* [WHAT TO WORK ON]: Print every one of the following records, reproducing each line character for character without any changes.

Spatial reasoning records
◆ ◆ ◆ ◆
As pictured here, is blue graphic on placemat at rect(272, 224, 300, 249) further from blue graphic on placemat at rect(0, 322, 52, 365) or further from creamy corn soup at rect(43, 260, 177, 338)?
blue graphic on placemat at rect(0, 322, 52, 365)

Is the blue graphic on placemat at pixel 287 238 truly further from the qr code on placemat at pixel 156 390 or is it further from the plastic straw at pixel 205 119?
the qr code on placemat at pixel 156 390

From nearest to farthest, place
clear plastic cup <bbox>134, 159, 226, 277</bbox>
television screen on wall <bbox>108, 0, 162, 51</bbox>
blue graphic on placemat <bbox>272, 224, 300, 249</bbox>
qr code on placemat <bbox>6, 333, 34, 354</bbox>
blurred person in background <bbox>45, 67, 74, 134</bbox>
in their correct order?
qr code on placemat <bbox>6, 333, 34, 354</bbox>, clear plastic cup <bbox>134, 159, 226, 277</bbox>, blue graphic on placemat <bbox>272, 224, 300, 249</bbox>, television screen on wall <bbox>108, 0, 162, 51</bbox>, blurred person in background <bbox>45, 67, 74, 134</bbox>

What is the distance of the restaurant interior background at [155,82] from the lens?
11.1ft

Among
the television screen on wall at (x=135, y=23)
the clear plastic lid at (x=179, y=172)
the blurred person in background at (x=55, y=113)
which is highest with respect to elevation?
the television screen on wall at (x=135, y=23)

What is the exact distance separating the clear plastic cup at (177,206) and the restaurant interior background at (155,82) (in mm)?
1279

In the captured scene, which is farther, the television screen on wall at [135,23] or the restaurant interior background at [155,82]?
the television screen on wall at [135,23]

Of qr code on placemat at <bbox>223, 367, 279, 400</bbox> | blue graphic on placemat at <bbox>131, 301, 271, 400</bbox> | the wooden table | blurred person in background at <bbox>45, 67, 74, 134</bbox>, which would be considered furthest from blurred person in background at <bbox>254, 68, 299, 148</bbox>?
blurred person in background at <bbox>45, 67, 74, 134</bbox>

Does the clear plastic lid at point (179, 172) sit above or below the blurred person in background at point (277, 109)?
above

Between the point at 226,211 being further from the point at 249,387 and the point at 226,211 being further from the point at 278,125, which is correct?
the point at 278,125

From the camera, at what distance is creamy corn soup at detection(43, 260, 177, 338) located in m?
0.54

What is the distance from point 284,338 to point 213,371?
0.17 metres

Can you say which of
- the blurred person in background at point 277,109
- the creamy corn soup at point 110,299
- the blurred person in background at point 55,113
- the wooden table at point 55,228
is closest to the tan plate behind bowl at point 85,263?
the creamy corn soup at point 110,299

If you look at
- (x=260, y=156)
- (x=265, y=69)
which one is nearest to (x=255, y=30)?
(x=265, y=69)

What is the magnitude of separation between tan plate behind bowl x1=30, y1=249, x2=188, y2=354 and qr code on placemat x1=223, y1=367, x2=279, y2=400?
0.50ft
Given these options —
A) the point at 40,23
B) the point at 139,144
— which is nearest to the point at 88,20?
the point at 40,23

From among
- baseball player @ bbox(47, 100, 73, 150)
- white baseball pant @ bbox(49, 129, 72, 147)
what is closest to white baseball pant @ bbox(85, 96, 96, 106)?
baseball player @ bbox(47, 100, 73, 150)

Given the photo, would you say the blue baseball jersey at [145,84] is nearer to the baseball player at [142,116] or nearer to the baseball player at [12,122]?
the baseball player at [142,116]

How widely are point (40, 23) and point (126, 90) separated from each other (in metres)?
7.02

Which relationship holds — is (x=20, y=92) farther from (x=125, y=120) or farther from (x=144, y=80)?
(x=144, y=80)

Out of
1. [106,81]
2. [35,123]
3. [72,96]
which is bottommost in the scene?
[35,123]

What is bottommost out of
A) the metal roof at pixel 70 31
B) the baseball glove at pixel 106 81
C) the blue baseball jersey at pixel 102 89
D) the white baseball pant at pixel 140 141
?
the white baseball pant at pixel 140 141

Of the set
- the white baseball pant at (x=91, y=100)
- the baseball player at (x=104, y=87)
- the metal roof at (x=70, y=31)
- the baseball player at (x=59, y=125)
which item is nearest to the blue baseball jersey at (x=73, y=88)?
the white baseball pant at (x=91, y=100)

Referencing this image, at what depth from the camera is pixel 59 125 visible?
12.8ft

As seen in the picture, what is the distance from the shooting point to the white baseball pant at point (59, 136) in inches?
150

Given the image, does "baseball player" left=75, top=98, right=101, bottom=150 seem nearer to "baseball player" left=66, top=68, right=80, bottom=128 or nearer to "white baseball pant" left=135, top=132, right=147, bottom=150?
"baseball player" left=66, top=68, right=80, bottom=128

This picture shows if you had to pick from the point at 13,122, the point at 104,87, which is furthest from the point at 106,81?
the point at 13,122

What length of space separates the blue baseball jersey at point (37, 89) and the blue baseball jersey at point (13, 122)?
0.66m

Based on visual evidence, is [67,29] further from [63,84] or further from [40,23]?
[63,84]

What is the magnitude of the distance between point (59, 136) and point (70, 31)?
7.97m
◆ ◆ ◆ ◆
* [ANSWER TO THIS PROBLEM]:
As pictured here, is blue graphic on placemat at rect(272, 224, 300, 249) further from blue graphic on placemat at rect(0, 322, 52, 365) or further from creamy corn soup at rect(43, 260, 177, 338)?
blue graphic on placemat at rect(0, 322, 52, 365)

Is the blue graphic on placemat at pixel 287 238 truly further from the qr code on placemat at pixel 156 390 or is it further from the plastic straw at pixel 205 119?
the qr code on placemat at pixel 156 390

From nearest to farthest, place
clear plastic cup <bbox>134, 159, 226, 277</bbox>
television screen on wall <bbox>108, 0, 162, 51</bbox>
blue graphic on placemat <bbox>272, 224, 300, 249</bbox>
qr code on placemat <bbox>6, 333, 34, 354</bbox>
blurred person in background <bbox>45, 67, 74, 134</bbox>
in their correct order?
qr code on placemat <bbox>6, 333, 34, 354</bbox>, clear plastic cup <bbox>134, 159, 226, 277</bbox>, blue graphic on placemat <bbox>272, 224, 300, 249</bbox>, television screen on wall <bbox>108, 0, 162, 51</bbox>, blurred person in background <bbox>45, 67, 74, 134</bbox>

What is the distance of the restaurant interior background at [155,82] from the lens?
11.1ft

Among
the television screen on wall at (x=135, y=23)
the clear plastic lid at (x=179, y=172)
the blurred person in background at (x=55, y=113)
which is highest with respect to elevation?
the television screen on wall at (x=135, y=23)

What is the exact distance separating the clear plastic cup at (177,206) and the restaurant interior background at (155,82) (in mm)?
1279

In the captured scene, which is farther, the television screen on wall at [135,23] or the restaurant interior background at [155,82]?
the television screen on wall at [135,23]

Of qr code on placemat at <bbox>223, 367, 279, 400</bbox> | blue graphic on placemat at <bbox>131, 301, 271, 400</bbox> | the wooden table | blurred person in background at <bbox>45, 67, 74, 134</bbox>, which would be considered furthest from blurred person in background at <bbox>254, 68, 299, 148</bbox>?
blurred person in background at <bbox>45, 67, 74, 134</bbox>

Does the clear plastic lid at point (179, 172) sit above or below the blurred person in background at point (277, 109)?
above

Between the point at 226,211 being further from the point at 249,387 and the point at 226,211 being further from the point at 278,125, which is correct?
the point at 278,125

From the camera, at what distance is creamy corn soup at detection(43, 260, 177, 338) located in m?
0.54

What is the distance from point 284,338 to point 213,371?
0.17 metres

Can you say which of
- the blurred person in background at point 277,109
- the creamy corn soup at point 110,299
- the blurred person in background at point 55,113
- the wooden table at point 55,228
is closest to the tan plate behind bowl at point 85,263?
the creamy corn soup at point 110,299

If you look at
- (x=260, y=156)
- (x=265, y=69)
which one is nearest to (x=255, y=30)?
(x=265, y=69)

What is the magnitude of separation between tan plate behind bowl x1=30, y1=249, x2=188, y2=354 and qr code on placemat x1=223, y1=367, x2=279, y2=400?
0.50ft
Given these options —
A) the point at 40,23
B) the point at 139,144
— which is nearest to the point at 88,20?
the point at 40,23

From among
- baseball player @ bbox(47, 100, 73, 150)
- white baseball pant @ bbox(49, 129, 72, 147)
what is closest to white baseball pant @ bbox(85, 96, 96, 106)?
baseball player @ bbox(47, 100, 73, 150)

Given the photo, would you say the blue baseball jersey at [145,84] is nearer to the baseball player at [142,116] or nearer to the baseball player at [12,122]?
the baseball player at [142,116]

How widely are point (40, 23) and point (126, 90) separated from each other (in metres)?
7.02

Which relationship holds — is (x=20, y=92) farther from (x=125, y=120) or farther from (x=144, y=80)?
(x=144, y=80)

Out of
1. [106,81]
2. [35,123]
3. [72,96]
which is bottommost in the scene?
[35,123]

What is bottommost out of
A) the metal roof at pixel 70 31
B) the baseball glove at pixel 106 81
C) the blue baseball jersey at pixel 102 89
D) the white baseball pant at pixel 140 141
?
the white baseball pant at pixel 140 141

Of the set
- the white baseball pant at (x=91, y=100)
- the baseball player at (x=104, y=87)
- the metal roof at (x=70, y=31)
- the baseball player at (x=59, y=125)
which item is nearest to the blue baseball jersey at (x=73, y=88)?
the white baseball pant at (x=91, y=100)

Referencing this image, at what depth from the camera is pixel 59 125 visible?
12.8ft

As seen in the picture, what is the distance from the shooting point to the white baseball pant at point (59, 136) in inches?
150

Given the image, does "baseball player" left=75, top=98, right=101, bottom=150 seem nearer to "baseball player" left=66, top=68, right=80, bottom=128 or nearer to "white baseball pant" left=135, top=132, right=147, bottom=150?
"baseball player" left=66, top=68, right=80, bottom=128

This picture shows if you had to pick from the point at 13,122, the point at 104,87, which is furthest from the point at 106,81?
the point at 13,122

What length of space separates the blue baseball jersey at point (37, 89) and the blue baseball jersey at point (13, 122)?
0.66m

Based on visual evidence, is [67,29] further from [63,84] or further from [40,23]?
[63,84]

What is the magnitude of the distance between point (59, 136) and point (70, 31)?
7.97m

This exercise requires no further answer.